(BRIEF): Turn every line of the records below into a numbered list, leaving out the blank lines.

(ENTRIES SHOWN):
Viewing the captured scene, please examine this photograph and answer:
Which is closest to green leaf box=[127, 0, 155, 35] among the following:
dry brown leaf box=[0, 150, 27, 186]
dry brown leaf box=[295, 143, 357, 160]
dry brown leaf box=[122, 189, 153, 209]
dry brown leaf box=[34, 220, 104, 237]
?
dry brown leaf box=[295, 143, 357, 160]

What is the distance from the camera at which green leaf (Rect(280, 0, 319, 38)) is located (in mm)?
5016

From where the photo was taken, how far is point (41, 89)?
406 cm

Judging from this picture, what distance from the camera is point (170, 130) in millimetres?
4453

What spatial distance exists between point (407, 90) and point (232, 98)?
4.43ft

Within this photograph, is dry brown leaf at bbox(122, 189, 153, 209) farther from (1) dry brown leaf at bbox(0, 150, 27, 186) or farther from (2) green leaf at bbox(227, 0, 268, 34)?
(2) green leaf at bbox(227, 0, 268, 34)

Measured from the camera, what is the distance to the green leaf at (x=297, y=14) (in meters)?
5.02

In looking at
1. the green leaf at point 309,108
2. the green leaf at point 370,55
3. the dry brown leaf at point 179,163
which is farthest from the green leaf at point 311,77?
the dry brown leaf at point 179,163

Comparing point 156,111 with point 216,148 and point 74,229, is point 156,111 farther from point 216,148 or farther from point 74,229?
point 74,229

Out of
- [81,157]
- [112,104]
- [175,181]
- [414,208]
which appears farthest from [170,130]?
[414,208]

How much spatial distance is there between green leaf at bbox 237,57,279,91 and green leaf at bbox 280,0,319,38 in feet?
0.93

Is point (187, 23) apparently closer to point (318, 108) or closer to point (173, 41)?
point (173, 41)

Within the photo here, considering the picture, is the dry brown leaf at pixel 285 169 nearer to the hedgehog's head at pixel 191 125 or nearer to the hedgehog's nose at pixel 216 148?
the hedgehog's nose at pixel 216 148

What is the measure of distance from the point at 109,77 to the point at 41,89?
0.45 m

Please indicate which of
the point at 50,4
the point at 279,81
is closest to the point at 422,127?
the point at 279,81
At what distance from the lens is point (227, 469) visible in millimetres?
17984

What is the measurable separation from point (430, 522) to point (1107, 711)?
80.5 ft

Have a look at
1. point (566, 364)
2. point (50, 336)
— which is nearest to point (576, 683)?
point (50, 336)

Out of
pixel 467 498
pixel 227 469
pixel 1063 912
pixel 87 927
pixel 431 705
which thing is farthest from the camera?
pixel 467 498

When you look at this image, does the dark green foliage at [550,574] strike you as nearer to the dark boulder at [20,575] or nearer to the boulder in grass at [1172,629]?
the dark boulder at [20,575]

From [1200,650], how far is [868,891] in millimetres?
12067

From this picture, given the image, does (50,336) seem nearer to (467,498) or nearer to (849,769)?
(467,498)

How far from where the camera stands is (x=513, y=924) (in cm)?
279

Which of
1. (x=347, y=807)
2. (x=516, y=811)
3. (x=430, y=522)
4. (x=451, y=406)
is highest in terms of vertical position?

(RESPONSE):
1. Viewing the captured scene, please examine this photograph and answer:
2. Which is closest to green leaf box=[127, 0, 155, 35] among the following:
3. dry brown leaf box=[0, 150, 27, 186]
4. dry brown leaf box=[295, 143, 357, 160]
5. dry brown leaf box=[122, 189, 153, 209]
6. dry brown leaf box=[34, 220, 104, 237]
7. ?
8. dry brown leaf box=[295, 143, 357, 160]
9. What is the distance from the camera at which green leaf (Rect(280, 0, 319, 38)) is located (in mm)?
10. 5016
11. From where the photo was taken, how far is point (41, 89)?
12. 406 cm
13. Judging from this picture, what distance from the camera is point (170, 130) in millimetres?
14. 4453
15. What spatial distance exists between point (407, 90) and point (232, 98)?
16. 4.43ft
17. Within this photograph, is dry brown leaf at bbox(122, 189, 153, 209) farther from (1) dry brown leaf at bbox(0, 150, 27, 186) or farther from (2) green leaf at bbox(227, 0, 268, 34)?
18. (2) green leaf at bbox(227, 0, 268, 34)
19. Measured from the camera, what is the distance to the green leaf at (x=297, y=14) (in meters)?
20. 5.02
21. In looking at
22. 1. the green leaf at point 309,108
23. 2. the green leaf at point 370,55
24. 3. the dry brown leaf at point 179,163
25. which is farthest from the green leaf at point 311,77?
26. the dry brown leaf at point 179,163
27. Comparing point 156,111 with point 216,148 and point 74,229, is point 156,111 farther from point 216,148 or farther from point 74,229?
28. point 74,229
29. Out of
30. - [81,157]
31. - [112,104]
32. - [175,181]
33. - [414,208]
34. which appears farthest from [170,130]?
35. [414,208]
36. How much spatial distance is there between green leaf at bbox 237,57,279,91 and green leaf at bbox 280,0,319,38 in feet?
37. 0.93
38. Is point (187, 23) apparently closer to point (318, 108) or closer to point (173, 41)?
39. point (173, 41)
40. Within the photo here, considering the picture, is the dry brown leaf at pixel 285 169 nearer to the hedgehog's head at pixel 191 125 or nearer to the hedgehog's nose at pixel 216 148?
41. the hedgehog's nose at pixel 216 148
42. What is the measure of distance from the point at 109,77 to the point at 41,89?
43. 0.45 m
44. Please indicate which of
45. the point at 50,4
46. the point at 279,81
47. is closest to the point at 422,127?
48. the point at 279,81
49. At what distance from the lens is point (227, 469) visible in millimetres?
50. 17984
51. What is the measurable separation from point (430, 522) to point (1107, 711)?
52. 80.5 ft
53. Have a look at
54. 1. point (566, 364)
55. 2. point (50, 336)
56. — which is nearest to point (576, 683)?
57. point (50, 336)
58. Out of
59. pixel 467 498
60. pixel 227 469
61. pixel 1063 912
62. pixel 87 927
63. pixel 431 705
64. which thing is farthest from the camera?
65. pixel 467 498
66. When you look at this image, does the dark green foliage at [550,574] strike you as nearer to the dark boulder at [20,575] or nearer to the boulder in grass at [1172,629]?
67. the dark boulder at [20,575]
68. From [1200,650], how far is [868,891] in millimetres?
69. 12067
70. From this picture, given the image, does (50,336) seem nearer to (467,498) or nearer to (849,769)?
71. (467,498)
72. How far from where the camera stands is (x=513, y=924) (in cm)?
73. 279
74. Which of
75. 1. (x=347, y=807)
76. 2. (x=516, y=811)
77. 3. (x=430, y=522)
78. 4. (x=451, y=406)
79. is highest in terms of vertical position?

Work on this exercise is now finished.